Issue: Can a defendant be held liable for sex discrimination based on a hostile work environment caused by a separate business entity with which the defendant shares a business facility in Iowa?
|Area of Law:||Employee Law|
|Keywords:||Employer's liability; Sexual discrimination and hostile workplace environment; Sharing of a a business facility|
Baker v. Stuart Broadcasting Co., 560 F.2d 389 (8th Cir. 1977) (“the standard to be employed to determine whether consolidation of separate entities is proper are the standards promulgated by the National Labor Relations Board: (1) interrelation of operations, (2) common management, (3) centralized control of labor relations; and (4) common ownership or financial control.”).

Required tasks
- A) In the legal issue summary, write out everything from "Issue: Can a" down to "facility in Iowa?", swapping "Iowa" for "Missouri".
- B) Summarize the legal issue summary in two sentences.
- C) List the standards from the National Labor Relations Board that the legal issue summary cites for deciding whether separate entities may be consolidated.

Data listing
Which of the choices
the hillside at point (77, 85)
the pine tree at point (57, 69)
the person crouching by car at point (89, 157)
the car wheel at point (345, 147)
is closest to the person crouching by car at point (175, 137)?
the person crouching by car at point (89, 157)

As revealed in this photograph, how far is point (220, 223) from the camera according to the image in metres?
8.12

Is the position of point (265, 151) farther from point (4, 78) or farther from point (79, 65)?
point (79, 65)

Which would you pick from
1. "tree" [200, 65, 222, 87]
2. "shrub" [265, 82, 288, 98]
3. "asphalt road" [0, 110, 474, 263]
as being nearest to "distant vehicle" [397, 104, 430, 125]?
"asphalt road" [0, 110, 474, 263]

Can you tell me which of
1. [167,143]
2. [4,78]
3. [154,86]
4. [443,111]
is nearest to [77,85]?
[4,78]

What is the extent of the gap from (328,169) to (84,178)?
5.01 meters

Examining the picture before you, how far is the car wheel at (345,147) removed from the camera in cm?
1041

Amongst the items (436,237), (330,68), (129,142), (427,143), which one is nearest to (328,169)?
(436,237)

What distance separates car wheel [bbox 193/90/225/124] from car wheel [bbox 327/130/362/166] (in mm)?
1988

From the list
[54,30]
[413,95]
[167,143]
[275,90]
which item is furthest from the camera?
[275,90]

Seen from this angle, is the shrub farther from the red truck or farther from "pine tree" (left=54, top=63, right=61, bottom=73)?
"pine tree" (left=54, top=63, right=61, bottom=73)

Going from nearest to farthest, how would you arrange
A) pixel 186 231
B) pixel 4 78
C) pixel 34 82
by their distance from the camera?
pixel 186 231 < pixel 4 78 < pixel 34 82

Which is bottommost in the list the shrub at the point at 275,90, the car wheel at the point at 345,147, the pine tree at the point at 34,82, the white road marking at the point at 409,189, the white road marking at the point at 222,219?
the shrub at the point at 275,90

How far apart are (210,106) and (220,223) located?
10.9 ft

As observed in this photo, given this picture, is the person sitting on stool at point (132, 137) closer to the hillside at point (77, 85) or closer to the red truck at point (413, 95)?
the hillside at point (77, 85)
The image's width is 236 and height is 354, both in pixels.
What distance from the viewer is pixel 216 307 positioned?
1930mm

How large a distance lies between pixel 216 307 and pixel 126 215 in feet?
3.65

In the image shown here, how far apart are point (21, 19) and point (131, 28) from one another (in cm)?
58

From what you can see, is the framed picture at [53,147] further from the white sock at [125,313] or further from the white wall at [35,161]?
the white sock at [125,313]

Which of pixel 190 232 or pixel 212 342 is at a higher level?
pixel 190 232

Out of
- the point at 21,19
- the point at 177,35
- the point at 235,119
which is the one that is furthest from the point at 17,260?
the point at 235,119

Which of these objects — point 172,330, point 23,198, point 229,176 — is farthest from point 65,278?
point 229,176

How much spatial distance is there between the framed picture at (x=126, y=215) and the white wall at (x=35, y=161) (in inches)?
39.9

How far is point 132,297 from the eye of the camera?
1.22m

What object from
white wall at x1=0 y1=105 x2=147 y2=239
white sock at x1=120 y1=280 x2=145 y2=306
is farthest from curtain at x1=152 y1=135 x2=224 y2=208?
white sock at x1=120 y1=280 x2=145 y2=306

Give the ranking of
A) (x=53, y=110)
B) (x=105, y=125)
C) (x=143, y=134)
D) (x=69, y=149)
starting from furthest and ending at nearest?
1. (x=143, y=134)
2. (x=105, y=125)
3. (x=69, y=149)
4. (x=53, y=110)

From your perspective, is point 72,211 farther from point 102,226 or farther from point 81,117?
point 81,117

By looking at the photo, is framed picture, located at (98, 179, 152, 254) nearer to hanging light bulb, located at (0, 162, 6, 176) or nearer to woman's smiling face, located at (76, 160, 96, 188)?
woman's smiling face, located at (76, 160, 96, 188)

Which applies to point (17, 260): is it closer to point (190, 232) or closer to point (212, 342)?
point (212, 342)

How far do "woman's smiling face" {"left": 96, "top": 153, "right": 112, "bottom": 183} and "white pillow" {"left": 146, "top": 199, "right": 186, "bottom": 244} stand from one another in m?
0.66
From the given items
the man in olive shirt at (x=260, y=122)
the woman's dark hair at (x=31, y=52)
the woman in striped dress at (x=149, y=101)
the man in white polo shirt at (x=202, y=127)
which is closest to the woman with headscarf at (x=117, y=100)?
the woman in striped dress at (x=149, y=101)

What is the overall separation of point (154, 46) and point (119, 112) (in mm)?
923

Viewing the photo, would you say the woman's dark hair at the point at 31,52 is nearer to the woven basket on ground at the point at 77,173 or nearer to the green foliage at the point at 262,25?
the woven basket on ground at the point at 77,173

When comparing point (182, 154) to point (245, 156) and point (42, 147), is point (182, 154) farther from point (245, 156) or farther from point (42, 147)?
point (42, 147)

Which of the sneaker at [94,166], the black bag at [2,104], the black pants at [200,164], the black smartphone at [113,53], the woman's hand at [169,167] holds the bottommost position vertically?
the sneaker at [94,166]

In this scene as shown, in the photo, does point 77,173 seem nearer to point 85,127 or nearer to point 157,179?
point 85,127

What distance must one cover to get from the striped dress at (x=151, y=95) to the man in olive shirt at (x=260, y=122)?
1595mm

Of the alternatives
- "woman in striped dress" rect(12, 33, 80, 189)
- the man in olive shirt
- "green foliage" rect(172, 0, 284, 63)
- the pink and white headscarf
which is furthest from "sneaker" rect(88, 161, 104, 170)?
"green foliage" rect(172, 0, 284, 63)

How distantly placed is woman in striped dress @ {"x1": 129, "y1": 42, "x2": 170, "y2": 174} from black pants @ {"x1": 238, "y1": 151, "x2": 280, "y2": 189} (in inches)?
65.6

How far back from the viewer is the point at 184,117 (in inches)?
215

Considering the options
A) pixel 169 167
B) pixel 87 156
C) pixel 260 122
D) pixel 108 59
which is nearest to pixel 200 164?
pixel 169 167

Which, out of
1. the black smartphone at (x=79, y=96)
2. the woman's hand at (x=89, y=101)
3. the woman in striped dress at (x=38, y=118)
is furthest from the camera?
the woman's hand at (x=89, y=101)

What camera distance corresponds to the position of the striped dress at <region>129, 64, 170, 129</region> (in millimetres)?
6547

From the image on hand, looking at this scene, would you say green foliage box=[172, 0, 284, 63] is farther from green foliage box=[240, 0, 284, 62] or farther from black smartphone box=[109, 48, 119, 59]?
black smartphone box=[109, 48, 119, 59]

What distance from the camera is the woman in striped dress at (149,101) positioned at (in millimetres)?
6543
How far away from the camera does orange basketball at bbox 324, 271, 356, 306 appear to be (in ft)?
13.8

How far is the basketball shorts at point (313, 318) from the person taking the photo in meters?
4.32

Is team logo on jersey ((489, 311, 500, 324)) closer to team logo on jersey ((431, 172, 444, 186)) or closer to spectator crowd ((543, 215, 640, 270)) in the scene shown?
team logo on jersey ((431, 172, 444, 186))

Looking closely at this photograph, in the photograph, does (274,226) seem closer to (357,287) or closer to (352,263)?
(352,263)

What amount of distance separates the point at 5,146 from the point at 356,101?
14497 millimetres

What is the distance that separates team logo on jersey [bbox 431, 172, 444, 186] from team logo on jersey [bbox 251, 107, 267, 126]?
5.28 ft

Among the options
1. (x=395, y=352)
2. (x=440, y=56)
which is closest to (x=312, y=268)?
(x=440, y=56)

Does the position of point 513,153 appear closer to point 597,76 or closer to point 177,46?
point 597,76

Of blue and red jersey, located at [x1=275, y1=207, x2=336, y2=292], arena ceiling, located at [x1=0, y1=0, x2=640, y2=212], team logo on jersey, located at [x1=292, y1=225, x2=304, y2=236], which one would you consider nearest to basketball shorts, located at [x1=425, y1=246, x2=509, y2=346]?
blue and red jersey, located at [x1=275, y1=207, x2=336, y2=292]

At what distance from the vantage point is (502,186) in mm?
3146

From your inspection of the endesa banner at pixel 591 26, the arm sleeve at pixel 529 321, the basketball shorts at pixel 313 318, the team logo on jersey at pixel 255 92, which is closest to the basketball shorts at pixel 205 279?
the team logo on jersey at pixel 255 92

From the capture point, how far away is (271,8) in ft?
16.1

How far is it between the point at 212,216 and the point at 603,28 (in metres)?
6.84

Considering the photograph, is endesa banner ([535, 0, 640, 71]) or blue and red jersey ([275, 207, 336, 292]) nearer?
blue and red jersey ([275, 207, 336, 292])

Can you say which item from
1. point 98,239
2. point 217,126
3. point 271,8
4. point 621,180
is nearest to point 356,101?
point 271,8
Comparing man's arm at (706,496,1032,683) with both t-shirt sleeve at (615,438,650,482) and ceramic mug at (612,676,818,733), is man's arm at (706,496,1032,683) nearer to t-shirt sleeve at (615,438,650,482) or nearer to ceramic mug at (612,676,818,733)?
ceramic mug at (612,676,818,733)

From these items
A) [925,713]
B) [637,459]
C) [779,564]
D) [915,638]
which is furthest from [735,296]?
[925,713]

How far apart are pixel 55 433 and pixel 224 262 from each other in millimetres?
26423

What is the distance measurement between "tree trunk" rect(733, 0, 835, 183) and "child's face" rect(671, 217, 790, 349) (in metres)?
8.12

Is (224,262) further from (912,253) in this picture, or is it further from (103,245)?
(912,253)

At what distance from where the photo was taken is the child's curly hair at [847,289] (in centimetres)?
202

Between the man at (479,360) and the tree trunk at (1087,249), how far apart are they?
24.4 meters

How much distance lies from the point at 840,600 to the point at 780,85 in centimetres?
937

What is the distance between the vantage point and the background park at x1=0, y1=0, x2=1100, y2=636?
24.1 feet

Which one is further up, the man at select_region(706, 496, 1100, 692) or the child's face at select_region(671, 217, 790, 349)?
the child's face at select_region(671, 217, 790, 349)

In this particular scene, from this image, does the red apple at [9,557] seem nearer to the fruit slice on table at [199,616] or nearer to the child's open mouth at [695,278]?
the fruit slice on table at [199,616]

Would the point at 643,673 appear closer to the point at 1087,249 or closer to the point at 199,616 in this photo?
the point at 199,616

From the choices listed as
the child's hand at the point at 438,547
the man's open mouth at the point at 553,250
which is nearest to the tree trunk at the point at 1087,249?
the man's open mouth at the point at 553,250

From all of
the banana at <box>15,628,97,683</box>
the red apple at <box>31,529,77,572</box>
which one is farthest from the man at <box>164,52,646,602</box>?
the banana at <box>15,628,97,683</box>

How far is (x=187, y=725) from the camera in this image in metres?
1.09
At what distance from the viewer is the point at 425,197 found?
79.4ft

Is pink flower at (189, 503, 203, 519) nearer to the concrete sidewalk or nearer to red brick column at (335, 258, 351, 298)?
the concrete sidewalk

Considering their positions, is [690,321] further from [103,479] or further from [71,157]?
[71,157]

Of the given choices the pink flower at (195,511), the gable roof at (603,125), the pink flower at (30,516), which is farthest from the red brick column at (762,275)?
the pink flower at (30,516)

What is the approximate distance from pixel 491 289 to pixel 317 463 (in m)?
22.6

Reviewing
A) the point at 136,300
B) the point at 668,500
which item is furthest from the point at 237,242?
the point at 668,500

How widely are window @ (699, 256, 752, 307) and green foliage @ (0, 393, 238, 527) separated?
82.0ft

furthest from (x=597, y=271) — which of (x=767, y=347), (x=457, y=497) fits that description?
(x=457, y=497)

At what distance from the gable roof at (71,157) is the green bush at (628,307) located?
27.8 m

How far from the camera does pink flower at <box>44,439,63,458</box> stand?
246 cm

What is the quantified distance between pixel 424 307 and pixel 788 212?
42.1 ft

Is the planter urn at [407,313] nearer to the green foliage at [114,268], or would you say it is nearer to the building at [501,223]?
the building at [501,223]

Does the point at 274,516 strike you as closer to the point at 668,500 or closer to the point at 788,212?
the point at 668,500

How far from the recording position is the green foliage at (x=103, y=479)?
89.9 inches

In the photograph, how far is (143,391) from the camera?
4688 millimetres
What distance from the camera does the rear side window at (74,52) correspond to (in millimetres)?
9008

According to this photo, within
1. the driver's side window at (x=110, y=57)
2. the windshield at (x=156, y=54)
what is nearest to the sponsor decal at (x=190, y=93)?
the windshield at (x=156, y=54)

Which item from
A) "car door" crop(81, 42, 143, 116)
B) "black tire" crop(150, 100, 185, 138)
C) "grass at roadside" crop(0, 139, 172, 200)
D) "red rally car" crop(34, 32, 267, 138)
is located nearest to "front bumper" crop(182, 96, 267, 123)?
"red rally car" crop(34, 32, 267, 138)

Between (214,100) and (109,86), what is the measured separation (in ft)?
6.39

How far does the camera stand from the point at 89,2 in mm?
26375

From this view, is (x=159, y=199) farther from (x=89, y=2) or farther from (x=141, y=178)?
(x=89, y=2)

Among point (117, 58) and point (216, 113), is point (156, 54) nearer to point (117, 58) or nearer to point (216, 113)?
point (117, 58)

Outputs
- A)
Issue: Can a defendant be held liable for sex discrimination based on a hostile work environment caused by a separate business entity with which the defendant shares a business facility in Missouri?

- B) The issue is whether a defendant in Iowa can be held liable for sex discrimination based on a hostile work environment caused by a separate business entity with which it shares a business facility. Baker v. Stuart Broadcasting Co. holds that whether separate entities should be consolidated is judged by the National Labor Relations Board standards: interrelation of operations, common management, centralized control of labor relations, and common ownership or financial control.

- C)
1. Interrelation of operations
2. Common management
3. Centralized control of labor relations
4. Common ownership or financial control